[제시된 글]:
'''

'모두를 위한 딥러닝 시즌 2' 강의를 듣고 공부하는 스터디 입니다. https://deeplearningzerotoall.github.io/season2/lec_tensorflow.html
비대면 17 May, 2023
10-2 mnist cnn
[총정리]
- 라이브러리 가져오기
# Lab 11 MNIST and Convolutional Neural Network
import torch
import torchvision.datasets as dsets
import torchvision.transforms as transforms
import torch.nn.init
- gpu 사용 설정
device = 'cuda' if torch.cuda.is_available() else 'cpu'
# for reproducibility
torch.manual_seed(777)
if device == 'cuda':
torch.cuda.manual_seed_all(777)
- 학습에 사용되는 parameter 설정
# parameters
learning_rate = 0.001
training_epochs = 15
batch_size = 100
- 데이터셋 가져오고 loader 만들기
# MNIST dataset
mnist_train = dsets.MNIST(root='MNIST_data/',
train=True,
transform=transforms.ToTensor(),
download=True)

'''

[추출 항목]:
'''

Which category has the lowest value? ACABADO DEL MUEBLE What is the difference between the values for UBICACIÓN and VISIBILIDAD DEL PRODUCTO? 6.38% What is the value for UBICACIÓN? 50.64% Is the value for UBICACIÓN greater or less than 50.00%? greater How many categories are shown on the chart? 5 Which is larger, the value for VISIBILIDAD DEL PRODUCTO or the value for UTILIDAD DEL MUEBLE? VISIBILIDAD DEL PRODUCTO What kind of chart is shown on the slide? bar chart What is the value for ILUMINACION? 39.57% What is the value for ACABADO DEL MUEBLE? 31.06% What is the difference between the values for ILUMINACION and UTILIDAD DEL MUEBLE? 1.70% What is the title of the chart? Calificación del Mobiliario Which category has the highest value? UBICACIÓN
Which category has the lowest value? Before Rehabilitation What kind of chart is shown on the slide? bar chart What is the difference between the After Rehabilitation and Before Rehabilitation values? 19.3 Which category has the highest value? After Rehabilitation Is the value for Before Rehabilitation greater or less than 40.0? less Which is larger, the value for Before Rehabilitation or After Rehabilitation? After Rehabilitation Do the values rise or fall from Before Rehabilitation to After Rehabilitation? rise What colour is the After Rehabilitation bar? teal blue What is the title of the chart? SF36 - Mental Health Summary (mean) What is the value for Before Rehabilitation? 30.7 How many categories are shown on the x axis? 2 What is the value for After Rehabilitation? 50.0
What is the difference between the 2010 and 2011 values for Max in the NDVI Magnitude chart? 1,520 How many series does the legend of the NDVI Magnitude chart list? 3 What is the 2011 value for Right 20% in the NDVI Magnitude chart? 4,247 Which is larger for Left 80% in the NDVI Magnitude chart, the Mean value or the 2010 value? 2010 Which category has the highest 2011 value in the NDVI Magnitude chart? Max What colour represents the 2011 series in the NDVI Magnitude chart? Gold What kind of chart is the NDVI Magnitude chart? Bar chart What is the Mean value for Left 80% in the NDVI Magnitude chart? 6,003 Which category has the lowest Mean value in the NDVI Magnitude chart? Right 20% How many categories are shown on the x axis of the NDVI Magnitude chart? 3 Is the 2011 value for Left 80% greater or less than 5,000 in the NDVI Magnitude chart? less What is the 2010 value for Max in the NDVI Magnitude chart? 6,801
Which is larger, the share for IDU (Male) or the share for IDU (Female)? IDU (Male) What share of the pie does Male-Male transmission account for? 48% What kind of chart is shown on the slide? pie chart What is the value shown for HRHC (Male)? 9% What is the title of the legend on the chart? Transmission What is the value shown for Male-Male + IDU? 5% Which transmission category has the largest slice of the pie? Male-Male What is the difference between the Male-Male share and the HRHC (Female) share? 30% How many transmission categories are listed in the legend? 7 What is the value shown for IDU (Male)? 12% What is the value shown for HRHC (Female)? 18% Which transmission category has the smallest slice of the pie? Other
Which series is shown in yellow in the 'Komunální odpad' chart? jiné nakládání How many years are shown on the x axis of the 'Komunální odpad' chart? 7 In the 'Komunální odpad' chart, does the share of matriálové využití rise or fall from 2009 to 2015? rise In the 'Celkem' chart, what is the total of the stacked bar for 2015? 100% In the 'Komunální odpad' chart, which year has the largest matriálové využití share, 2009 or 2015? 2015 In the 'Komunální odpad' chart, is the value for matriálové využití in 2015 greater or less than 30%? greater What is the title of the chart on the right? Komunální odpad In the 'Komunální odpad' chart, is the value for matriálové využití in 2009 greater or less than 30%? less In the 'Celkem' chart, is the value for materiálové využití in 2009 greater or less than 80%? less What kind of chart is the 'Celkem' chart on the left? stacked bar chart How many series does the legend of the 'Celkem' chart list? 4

'''

[수행 과제]:
• a. MNIST CNN 실습 글을 읽고 다음 물음에 답하십시오.
(i) 학습률(learning_rate)은 얼마로 설정되어 있습니까?
(ii) 재현성을 위해 torch.manual_seed에 전달한 값은 무엇입니까?
(iii) MNIST 데이터셋을 내려받을 root 경로는 무엇입니까?
• b. MNIST CNN 실습 글을 마지막 줄 다음부터 이어서 작성하십시오.

[과제별 답안]:
• a.
(i) 0.001
(ii) 777
(iii) 'MNIST_data/'

• b.
mnist_test = dsets.MNIST(root='MNIST_data/',
train=False,
transform=transforms.ToTensor(),
download=True)
# dataset loader
data_loader = torch.utils.data.DataLoader(dataset=mnist_train,
batch_size=batch_size,
shuffle=True,
drop_last=True)
- 학습 모델 만들기(torch.nn.module)
# CNN Model (2 conv layers)
class CNN(torch.nn.Module):
def __init__(self):
super(CNN, self).__init__()
# L1 ImgIn shape=(?, 28, 28, 1)
# Conv -> (?, 28, 28, 32)
# Pool -> (?, 14, 14, 32)
self.layer1 = torch.nn.Sequential(
torch.nn.Conv2d(1, 32, kernel_size=3, stride=1, padding=1),
torch.nn.ReLU(),
torch.nn.MaxPool2d(kernel_size=2, stride=2))
# L2 ImgIn shape=(?, 14, 14, 32)
# Conv ->(?, 14, 14, 64)
# Pool ->(?, 7, 7, 64)
self.layer2 = torch.nn.Sequential(
torch.nn.Conv2d(32, 64, kernel_size=3, stride=1, padding=1),
torch.nn.ReLU(),
torch.nn.MaxPool2d(kernel_size=2, stride=2))
# Final FC 7x7x64 inputs -> 10 outputs(0~9)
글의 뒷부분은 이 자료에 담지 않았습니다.